---- THE DATA

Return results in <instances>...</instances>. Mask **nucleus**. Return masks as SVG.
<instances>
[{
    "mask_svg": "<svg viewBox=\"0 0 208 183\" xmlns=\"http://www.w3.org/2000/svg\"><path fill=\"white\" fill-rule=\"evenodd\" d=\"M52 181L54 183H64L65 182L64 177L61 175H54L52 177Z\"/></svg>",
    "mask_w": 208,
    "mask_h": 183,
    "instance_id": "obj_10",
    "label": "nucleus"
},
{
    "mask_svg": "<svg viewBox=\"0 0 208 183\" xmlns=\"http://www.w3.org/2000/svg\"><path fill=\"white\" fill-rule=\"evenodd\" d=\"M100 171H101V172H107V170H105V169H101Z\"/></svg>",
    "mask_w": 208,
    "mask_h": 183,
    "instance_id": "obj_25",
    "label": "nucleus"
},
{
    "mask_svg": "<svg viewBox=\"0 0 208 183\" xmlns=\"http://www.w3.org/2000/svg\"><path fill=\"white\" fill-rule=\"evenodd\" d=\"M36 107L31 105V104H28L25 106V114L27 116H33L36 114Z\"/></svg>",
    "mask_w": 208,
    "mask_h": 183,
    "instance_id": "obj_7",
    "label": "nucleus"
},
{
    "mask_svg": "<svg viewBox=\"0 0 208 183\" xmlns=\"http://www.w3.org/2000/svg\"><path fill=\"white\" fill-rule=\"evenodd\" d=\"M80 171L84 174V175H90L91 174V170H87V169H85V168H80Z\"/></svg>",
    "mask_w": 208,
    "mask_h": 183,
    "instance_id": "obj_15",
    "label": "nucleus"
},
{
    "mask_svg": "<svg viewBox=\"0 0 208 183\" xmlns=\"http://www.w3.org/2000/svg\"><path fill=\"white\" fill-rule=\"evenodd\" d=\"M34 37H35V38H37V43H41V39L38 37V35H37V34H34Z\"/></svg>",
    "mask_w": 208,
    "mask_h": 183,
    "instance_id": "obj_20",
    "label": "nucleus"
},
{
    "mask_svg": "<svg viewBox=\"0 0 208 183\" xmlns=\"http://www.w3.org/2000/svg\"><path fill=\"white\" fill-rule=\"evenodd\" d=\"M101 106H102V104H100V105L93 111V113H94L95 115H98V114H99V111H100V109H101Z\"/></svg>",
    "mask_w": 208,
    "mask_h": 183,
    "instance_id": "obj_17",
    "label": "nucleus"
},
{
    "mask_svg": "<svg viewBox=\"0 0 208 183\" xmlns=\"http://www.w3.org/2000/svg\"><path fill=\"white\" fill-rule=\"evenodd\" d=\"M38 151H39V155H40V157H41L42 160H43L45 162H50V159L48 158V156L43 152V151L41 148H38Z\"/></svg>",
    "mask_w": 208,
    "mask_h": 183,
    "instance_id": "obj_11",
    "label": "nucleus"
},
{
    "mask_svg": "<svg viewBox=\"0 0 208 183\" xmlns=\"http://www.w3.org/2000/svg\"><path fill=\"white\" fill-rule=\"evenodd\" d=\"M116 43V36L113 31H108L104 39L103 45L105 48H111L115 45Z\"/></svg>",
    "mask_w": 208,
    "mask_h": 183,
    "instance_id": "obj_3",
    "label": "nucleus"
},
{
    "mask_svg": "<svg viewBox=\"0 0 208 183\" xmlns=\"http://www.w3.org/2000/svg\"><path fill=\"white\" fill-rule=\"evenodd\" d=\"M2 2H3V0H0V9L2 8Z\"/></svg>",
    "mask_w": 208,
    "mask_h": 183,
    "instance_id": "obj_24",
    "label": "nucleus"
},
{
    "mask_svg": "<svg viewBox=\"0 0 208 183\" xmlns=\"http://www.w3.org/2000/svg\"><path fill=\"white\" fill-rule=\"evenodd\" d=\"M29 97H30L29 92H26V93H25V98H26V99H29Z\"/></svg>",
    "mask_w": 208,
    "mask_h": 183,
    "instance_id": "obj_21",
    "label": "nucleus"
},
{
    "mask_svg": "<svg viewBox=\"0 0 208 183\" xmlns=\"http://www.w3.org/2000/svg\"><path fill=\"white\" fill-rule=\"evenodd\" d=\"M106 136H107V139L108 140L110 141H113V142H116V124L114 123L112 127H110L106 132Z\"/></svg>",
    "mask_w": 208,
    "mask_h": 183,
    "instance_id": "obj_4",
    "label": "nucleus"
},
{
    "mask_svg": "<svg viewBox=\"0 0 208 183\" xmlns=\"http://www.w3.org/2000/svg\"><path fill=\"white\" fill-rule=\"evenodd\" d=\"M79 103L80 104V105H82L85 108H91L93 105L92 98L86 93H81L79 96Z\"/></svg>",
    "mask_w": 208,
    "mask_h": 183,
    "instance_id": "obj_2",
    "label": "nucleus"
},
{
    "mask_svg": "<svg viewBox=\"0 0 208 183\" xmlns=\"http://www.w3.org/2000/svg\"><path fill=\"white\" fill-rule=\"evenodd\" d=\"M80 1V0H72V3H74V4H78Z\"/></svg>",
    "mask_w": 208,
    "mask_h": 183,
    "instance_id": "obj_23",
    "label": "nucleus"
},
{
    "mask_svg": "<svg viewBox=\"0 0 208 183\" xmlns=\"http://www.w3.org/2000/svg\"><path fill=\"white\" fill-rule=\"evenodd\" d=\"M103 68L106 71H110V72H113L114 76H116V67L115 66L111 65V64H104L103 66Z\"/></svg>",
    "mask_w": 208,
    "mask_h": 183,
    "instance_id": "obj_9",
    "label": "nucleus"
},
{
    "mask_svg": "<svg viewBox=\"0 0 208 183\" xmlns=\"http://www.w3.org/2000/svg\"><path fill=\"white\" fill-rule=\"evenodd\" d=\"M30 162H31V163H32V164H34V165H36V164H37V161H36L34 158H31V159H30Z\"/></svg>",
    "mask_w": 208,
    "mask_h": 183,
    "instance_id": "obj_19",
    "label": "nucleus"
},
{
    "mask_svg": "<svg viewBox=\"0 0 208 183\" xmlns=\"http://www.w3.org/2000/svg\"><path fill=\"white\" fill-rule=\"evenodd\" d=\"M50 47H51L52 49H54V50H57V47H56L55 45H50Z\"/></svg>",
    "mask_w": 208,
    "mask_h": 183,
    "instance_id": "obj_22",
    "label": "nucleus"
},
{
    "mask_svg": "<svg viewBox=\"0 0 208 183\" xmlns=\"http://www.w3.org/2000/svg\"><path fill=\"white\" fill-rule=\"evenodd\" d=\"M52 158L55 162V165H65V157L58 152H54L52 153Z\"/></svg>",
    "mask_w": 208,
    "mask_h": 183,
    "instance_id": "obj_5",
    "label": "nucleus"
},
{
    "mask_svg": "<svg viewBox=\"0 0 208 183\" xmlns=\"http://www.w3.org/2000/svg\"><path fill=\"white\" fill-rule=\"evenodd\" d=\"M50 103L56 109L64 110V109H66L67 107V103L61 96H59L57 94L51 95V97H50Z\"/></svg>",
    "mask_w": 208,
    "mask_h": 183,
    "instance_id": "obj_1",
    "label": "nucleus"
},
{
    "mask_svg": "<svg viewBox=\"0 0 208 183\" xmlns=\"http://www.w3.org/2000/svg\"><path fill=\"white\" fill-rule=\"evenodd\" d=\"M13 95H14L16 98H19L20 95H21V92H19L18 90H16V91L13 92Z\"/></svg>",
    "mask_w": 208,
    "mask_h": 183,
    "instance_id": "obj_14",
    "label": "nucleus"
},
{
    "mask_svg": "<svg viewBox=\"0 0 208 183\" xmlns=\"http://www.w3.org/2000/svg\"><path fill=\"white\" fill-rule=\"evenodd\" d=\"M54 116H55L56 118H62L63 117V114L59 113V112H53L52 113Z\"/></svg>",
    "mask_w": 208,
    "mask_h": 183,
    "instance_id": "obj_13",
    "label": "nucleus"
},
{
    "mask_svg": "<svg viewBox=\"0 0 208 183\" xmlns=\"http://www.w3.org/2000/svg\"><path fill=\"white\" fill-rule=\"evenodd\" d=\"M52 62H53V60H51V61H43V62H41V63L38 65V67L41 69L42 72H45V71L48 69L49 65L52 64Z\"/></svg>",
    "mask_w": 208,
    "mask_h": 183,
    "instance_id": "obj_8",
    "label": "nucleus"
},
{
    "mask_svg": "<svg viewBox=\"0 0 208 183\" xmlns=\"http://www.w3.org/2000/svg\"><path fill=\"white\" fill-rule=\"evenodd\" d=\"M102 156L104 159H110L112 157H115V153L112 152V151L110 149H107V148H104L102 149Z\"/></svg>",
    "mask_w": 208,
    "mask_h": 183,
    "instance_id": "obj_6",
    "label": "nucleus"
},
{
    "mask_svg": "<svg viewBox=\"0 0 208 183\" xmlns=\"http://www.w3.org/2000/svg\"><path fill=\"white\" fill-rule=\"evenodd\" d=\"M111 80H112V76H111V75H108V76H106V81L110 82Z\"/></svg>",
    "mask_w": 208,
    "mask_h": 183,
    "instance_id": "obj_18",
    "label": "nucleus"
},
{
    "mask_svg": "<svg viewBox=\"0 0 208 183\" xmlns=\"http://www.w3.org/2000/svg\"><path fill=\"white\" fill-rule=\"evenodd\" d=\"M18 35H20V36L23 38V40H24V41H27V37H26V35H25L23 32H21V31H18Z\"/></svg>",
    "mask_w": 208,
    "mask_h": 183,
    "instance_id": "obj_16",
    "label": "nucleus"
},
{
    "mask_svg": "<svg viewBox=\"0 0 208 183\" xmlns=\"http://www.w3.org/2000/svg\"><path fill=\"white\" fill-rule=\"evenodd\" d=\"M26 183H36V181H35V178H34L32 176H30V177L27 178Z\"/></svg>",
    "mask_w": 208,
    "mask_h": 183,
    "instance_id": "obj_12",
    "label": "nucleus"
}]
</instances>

--------

*THE EXERCISE*. Report every line of the records above that contains the string "instances", copying each line in full. Matching is case-sensitive.

*IN RESPONSE*.
Return results in <instances>...</instances>. Mask **nucleus**. Return masks as SVG.
<instances>
</instances>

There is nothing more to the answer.